English | [简体中文](https://github.com/MarvekW/InsightMemory/blob/main/README.zh-cn.md)

InsightMemory is an LLM-native long-term memory system that can think through, synthesize, and remember what it stores.

It does more than split text into chunks and put them into a vector database. It understands incoming
content, automatically determines who each memory belongs to, represented as an `entity`, turns scattered
inputs into durable structured `memory` records, builds support, update, conflict, derivation, and related
edges between memories, and supports associated-memory queries with evidence-backed answers.
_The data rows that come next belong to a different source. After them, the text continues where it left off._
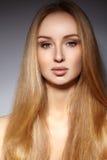 Manier lang haar Mooi blond meisje Gezonde rechte glanzende haarstijl Het model van de schoonheidsvrouw Vlot kapsel Stock Fotografie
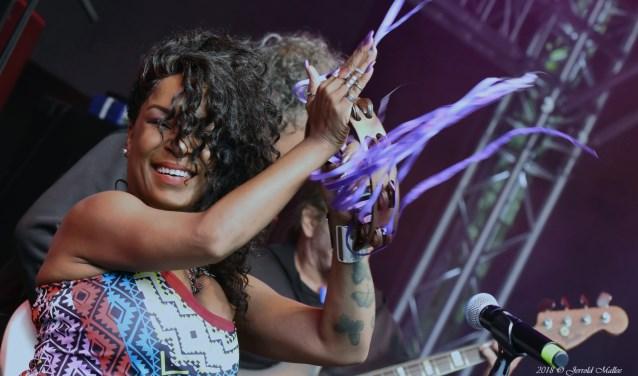 Kat Riggins en de Erwin Java Band, een van de optredens op het druk bezochte JJ Blues & Roots Festival. Foto's: Jerrold Mallee
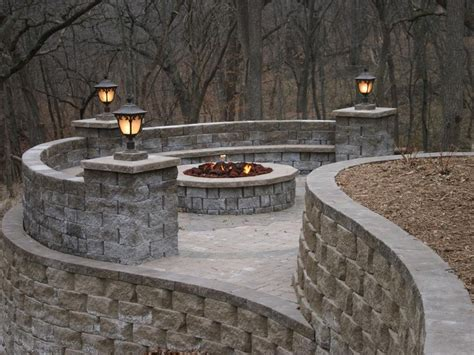 Outdoor Living With Seat Wall Firepit Retaining Walls Garden Wall Lighting Ideas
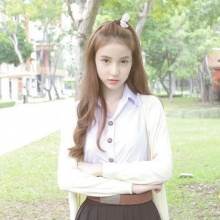 โยชิ ลุคใสๆ ในชุดนักศึกษา ออร่าความสวยกระจาย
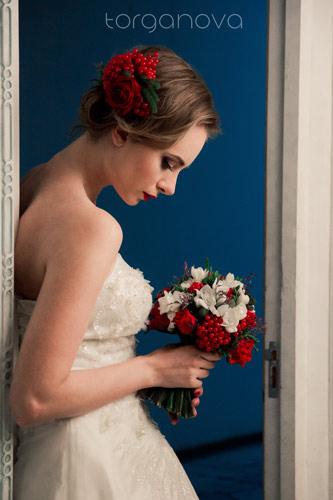 Букет невесты и заколка из калины
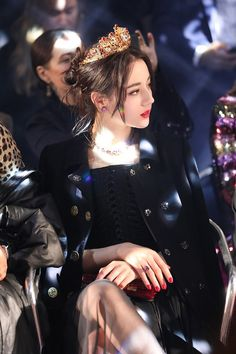 Dilraba Dilmurat - Belezza,animales , salud animal y mas Look Fashion, Korean Fashion, Fashion Outfits, Looks Chic, Beautiful Asian Girls, Ulzzang Girl, Asian Woman, Girl Photos, Kpop Girls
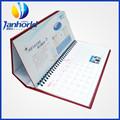 publicidad a todo color de impresión de calendario de escritorio de diseño con el logotipo personalizado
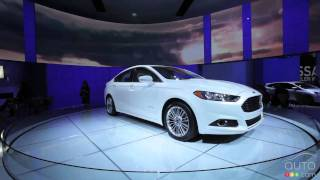 2013 Ford Fusion Hybrid at Detroit Auto Show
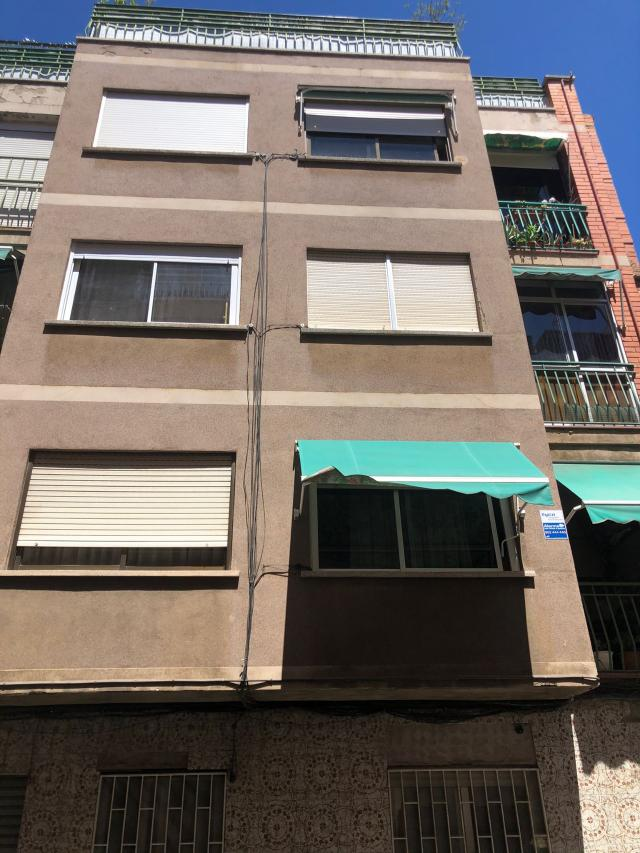 Piso en venta en Ciutat Cooperativa I Molí Nou, Sant Boi de Llobregat, Barcelona, Calle Primero de Mayo, 139.000 €, 2 habitaciones, 1 baño, 74 m2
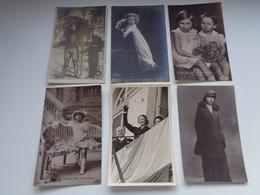 Beau Lot De 60 Cartes Postales De Famille Royale Belge       Mooi Lot Van 60 Postkaarten Koninklijke Familie  Dynasty - 5 - 99 Postcards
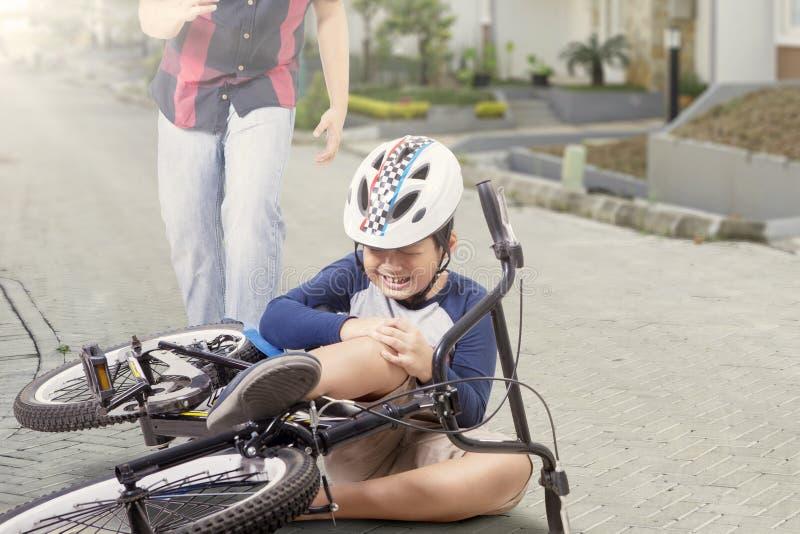 Μικρό παιδί που φωνάζει μετά από να πέσει από το ποδήλατο στοκ φωτογραφία με δικαίωμα ελεύθερης χρήσης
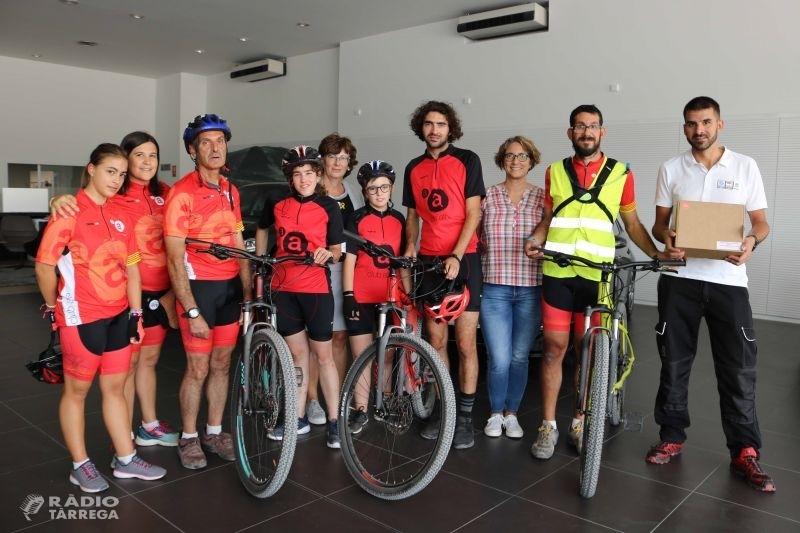 L'empresa Servisimó de Tàrrega fa una donació de 3 bicicletes pel Club Ciclista Alba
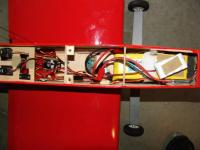 Name: inside1.jpg Views: 382 Size: 33.1 KB Description: Photo 5 - The receiver pack is shown in its flight position in this photo.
In short: InsightMemory gives LLM applications an entity-centered, evolvable, traceable, association-aware
long-term memory layer.

> License note: this project is licensed under the MIT License. See [LICENSE](https://github.com/MarvekW/InsightMemory/blob/main/LICENSE).

## At A Glance

- **It thinks before it stores**: incoming text is interpreted into entity-centered memory instead of being
  dropped into a flat chunk pool.
- **It synthesizes, not only appends**: new information can update, extend, conflict with, or support existing
  memory while preserving history.
- **It recalls with reasoning context**: retrieval can expand through memory edges to answer why/how questions,
  not only similarity matches.
- **It keeps evidence attached**: answers can return citations, supporting observations, and historical context.

## Quick Start

The current API does not take a separate `entity` field. Instead, the text you write should explicitly state
who the memory is about, and recall queries should also mention the target entity clearly.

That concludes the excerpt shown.